Unique opportunities tend to come when least expected. We never know when a proverbial door will be opened, and often, the door that opens is one we didn’t even know existed. I used to be somewhat cautious, but in recent years, I have learned to take risks, step out of my comfort zone and embrace the thrill of the unknown. When a unique experience is presented to me, I now tend to seize the opportunity, embark on an adventure and see what unfolds. I’m rarely disappointed.

The week of Christmas, I received a rather peculiar email. Some girl named Kelly – a girl I don’t know – sent an email blast to a listserv I am apparently still on from a church I used to attend five years ago. The email was an invitation to be a part of the Passion 2016 Choir. According to the email, Kelly’s friend was involved in leading the Passion Choir, and they needed more volunteers to sing.

For anyone not familiar with Passion, it is a three day Christian conference for young adults ages 18-25. It’s a huge event, hosting top Christian bands like David Crowder and Hillsong United, as well as world renowned speakers and theologians like John Piper and Ravi Zacharias. This year, the event attracted 40,000 students and was held at three different stadiums across two different cities in the US.

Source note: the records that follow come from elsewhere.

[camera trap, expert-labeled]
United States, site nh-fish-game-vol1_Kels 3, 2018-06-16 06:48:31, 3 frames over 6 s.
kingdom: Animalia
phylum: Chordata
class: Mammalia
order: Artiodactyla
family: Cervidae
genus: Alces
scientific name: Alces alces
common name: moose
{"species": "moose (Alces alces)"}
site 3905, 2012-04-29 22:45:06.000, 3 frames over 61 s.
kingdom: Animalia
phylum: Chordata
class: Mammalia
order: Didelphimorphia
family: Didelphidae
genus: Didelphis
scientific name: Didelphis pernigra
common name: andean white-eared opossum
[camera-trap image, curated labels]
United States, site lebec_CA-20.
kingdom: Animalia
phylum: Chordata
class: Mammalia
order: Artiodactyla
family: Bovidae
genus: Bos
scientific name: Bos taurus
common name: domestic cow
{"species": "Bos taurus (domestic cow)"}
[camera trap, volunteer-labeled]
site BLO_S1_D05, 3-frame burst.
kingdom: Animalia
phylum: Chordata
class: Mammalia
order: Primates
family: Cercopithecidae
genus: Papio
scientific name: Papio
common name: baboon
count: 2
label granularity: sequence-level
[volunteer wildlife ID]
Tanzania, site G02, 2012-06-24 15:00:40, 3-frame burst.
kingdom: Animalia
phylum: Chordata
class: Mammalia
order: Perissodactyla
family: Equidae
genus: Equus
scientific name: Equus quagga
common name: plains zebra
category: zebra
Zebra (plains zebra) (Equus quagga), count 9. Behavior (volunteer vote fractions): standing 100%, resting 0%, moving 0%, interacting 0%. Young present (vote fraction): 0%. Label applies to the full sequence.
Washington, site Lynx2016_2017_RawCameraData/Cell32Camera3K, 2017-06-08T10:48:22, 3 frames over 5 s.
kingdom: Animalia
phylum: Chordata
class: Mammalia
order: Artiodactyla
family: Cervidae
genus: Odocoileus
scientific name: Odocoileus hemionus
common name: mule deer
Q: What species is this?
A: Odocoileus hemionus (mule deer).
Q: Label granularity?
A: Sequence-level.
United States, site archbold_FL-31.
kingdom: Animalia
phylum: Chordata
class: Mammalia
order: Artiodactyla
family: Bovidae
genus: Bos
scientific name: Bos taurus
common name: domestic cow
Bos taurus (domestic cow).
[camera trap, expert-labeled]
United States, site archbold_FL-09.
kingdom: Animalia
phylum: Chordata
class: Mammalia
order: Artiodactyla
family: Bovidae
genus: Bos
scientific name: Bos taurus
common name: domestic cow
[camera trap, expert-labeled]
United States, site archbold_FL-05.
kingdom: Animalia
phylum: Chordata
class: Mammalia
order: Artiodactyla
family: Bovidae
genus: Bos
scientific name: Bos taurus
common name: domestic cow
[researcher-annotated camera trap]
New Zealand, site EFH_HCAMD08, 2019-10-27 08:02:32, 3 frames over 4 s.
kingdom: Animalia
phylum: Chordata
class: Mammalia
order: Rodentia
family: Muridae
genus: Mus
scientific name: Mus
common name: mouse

I was off work for the holidays and didn’t have plans January 2-4, so I emailed the director of the Passion Choir at the email address provided by Kelly. When the director, Alisa, replied to me, she said that choir volunteers were by referral only, so she asked who referred me. I gave her Kelly’s name, and Alisa immediately sent me a private link to an online application.

A week later, I entered our city’s basketball arena for a five hour rehearsal with about 70 other talented Christian vocalists, and it was like being back in All-State Choir. Singing with the best – more than that, talented vocalists with a passion and inner fire – is otherworldly. It’s like a glimpse of heaven on earth. Possibly even more fun than singing with the Passion Choir, though, was getting to be a part of the choir’s community group.

Alisa led us in bible studies and reflection times between rehearsals and performance sessions, and because most vocalists are dreamers and artsy types, the focus of our special behind-the-scenes study was on discovering our passions and living out our dreams. Only, Alisa didn’t take the study the direction I expected. I expected a cliché pep talk about how I’m special and blah blah blah. But Alisa lovingly challenged our individual visions of what our futures could or should be like.

She started by reading Ephesians 4:7-16 and explaining that there is a supernatural gifting from God within each of us. But God gives the gifts. God chooses the gifts. There are good works predestined for me to do (Eph. 2:10), but good works aren’t up for grabs. If someone else is living out my dream or doing what I believe I have been uniquely created to do, I need to kill the jealousy inside of me. If someone else was given a certain role, he or she was assigned it in eternity past. Callings are not about us; they are a gift from God, and He chooses our gifts and callings!

Alisa went on to encourage us to know, accept and use our unique giftings for God’s glory. It’s God’s job to choose the gifts and callings; it’s my job to walk in the opportunities given to me. To identify our callings, Alisa wisely suggested we consider: What have I suffered? So often our misery becomes our ministry. What are my passions? What talents has my community affirmed in me?

Ultimately, Alisa reminded us that there is a race marked out for each of us to run (Heb. 12:1-3). It’s God’s role to mark out my race; He sets the path. Though our culture would tell us otherwise, we don’t create our dreams; they are given to us. God wove them into the fabric of our being when He knit us together in our mothers’ wombs (Ps. 139).

My responsibility is not to choose my anointing. My responsibility is to run with perseverance the race marked out for me, for my good and God’s glory!